# Your objective
Give back the data word for word, starting at the line that contains "Which item out" and ending at the final line of the data, with both of those lines included.

# Supplied information
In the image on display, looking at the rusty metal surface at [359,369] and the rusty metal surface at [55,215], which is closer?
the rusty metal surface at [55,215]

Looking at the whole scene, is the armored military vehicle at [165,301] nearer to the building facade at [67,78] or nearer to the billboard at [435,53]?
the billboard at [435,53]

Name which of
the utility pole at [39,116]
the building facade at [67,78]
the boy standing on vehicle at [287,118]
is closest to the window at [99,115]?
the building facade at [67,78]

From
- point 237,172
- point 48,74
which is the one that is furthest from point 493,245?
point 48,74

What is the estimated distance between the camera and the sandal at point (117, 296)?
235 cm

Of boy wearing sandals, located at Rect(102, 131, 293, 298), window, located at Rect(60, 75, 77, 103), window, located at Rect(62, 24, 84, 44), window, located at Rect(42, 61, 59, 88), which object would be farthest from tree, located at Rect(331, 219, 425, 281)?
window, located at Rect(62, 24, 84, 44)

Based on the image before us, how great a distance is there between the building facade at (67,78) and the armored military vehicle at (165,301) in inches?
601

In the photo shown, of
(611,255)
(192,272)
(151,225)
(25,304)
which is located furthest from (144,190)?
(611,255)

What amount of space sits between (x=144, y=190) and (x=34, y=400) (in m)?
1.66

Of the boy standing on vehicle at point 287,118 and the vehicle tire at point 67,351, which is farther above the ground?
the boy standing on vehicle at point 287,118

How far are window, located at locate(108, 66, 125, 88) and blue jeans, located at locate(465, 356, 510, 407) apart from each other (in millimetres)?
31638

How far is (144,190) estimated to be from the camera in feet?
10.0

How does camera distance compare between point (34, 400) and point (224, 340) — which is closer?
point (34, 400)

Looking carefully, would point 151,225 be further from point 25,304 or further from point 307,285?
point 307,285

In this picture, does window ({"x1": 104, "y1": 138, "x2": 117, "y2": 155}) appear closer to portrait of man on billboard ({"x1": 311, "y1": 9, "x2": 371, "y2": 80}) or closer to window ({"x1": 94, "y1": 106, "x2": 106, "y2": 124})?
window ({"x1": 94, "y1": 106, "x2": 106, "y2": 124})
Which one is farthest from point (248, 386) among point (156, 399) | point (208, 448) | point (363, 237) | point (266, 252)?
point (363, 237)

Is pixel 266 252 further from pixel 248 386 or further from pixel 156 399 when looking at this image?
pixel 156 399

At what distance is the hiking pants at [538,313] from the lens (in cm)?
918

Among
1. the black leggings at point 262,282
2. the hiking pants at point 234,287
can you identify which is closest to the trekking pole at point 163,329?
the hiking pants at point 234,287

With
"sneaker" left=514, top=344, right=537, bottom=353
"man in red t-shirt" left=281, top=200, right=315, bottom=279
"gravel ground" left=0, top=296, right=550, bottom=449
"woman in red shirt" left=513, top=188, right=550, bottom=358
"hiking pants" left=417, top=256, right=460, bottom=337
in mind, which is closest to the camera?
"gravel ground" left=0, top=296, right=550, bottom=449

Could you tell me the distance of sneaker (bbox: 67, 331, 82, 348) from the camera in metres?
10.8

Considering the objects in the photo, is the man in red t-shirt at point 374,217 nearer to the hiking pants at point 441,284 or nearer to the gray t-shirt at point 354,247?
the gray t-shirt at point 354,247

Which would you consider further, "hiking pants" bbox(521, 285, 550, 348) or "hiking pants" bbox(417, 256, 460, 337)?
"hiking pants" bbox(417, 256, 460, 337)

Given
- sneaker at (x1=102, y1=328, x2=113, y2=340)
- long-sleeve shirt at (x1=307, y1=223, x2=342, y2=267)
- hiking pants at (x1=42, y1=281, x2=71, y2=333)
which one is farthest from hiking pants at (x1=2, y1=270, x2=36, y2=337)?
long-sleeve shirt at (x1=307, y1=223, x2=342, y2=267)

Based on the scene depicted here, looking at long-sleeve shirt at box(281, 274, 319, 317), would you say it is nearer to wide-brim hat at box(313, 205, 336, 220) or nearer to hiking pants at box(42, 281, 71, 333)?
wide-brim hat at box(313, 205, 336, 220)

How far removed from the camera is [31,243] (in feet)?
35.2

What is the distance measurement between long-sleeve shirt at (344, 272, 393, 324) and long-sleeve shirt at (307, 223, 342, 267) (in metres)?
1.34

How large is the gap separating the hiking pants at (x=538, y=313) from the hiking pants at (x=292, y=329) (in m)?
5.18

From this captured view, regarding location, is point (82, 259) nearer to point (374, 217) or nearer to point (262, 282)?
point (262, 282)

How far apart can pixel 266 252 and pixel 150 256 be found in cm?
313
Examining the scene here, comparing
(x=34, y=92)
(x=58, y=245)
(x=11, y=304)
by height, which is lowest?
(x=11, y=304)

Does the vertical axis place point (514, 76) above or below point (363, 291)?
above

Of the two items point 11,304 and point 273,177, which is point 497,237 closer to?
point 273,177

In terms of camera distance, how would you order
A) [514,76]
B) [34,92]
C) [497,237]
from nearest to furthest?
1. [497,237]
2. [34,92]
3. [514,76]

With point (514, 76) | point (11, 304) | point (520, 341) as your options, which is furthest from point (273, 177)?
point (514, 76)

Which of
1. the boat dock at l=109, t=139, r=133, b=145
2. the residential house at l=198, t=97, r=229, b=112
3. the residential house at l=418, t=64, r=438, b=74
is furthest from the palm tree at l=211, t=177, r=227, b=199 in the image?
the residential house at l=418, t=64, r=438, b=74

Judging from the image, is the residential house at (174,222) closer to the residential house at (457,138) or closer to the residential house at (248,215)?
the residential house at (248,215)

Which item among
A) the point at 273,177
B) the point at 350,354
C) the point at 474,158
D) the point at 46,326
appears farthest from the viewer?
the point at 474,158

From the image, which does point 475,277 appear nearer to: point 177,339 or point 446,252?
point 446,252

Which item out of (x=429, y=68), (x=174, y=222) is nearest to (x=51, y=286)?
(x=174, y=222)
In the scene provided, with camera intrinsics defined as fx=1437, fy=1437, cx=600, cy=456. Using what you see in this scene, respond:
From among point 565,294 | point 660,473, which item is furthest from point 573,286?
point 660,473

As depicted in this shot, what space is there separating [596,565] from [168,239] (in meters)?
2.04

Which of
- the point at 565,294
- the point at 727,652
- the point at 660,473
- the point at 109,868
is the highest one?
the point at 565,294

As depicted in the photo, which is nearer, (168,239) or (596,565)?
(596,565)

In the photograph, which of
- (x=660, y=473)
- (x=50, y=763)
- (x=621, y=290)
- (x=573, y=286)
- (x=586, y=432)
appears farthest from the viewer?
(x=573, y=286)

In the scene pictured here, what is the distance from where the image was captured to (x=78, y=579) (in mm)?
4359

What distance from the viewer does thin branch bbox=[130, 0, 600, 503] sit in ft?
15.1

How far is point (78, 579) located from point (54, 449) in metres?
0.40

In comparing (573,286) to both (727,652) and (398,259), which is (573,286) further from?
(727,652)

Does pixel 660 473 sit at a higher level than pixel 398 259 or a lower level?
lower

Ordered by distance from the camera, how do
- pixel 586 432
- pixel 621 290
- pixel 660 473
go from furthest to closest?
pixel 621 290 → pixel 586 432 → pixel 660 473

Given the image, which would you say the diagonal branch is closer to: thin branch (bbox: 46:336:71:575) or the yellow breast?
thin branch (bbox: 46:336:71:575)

# Complete answer
Which item out of (x=429, y=68), (x=174, y=222) is nearest to (x=51, y=286)?
(x=174, y=222)
In the scene provided, with camera intrinsics defined as fx=1437, fy=1437, cx=600, cy=456. Using what you see in this scene, respond:
From among point 565,294 | point 660,473, which item is furthest from point 573,286?
point 660,473

As depicted in this shot, what space is there separating [596,565] from [168,239] (in meters)?
2.04

Which of
- the point at 565,294
- the point at 727,652
- the point at 660,473
- the point at 109,868
is the highest one?
the point at 565,294

As depicted in the photo, which is nearer, (168,239) or (596,565)?
(596,565)

In the photograph, which of
- (x=660, y=473)
- (x=50, y=763)
- (x=621, y=290)
- (x=573, y=286)
- (x=586, y=432)
appears farthest from the viewer?
(x=573, y=286)

In the scene pictured here, what is the distance from where the image was captured to (x=78, y=579) (in mm)?
4359

What distance from the viewer does thin branch bbox=[130, 0, 600, 503] sit in ft?
15.1

How far is point (78, 579) located from point (54, 449) in metres?
0.40

In comparing (573,286) to both (727,652) and (398,259), which is (573,286) further from?
(727,652)

Does pixel 660 473 sit at a higher level than pixel 398 259 or a lower level?
lower

Ordered by distance from the camera, how do
- pixel 586 432
- pixel 621 290
- pixel 660 473
go from furthest to closest?
pixel 621 290 → pixel 586 432 → pixel 660 473

Given the image, which would you say the diagonal branch is closer to: thin branch (bbox: 46:336:71:575) or the yellow breast?
thin branch (bbox: 46:336:71:575)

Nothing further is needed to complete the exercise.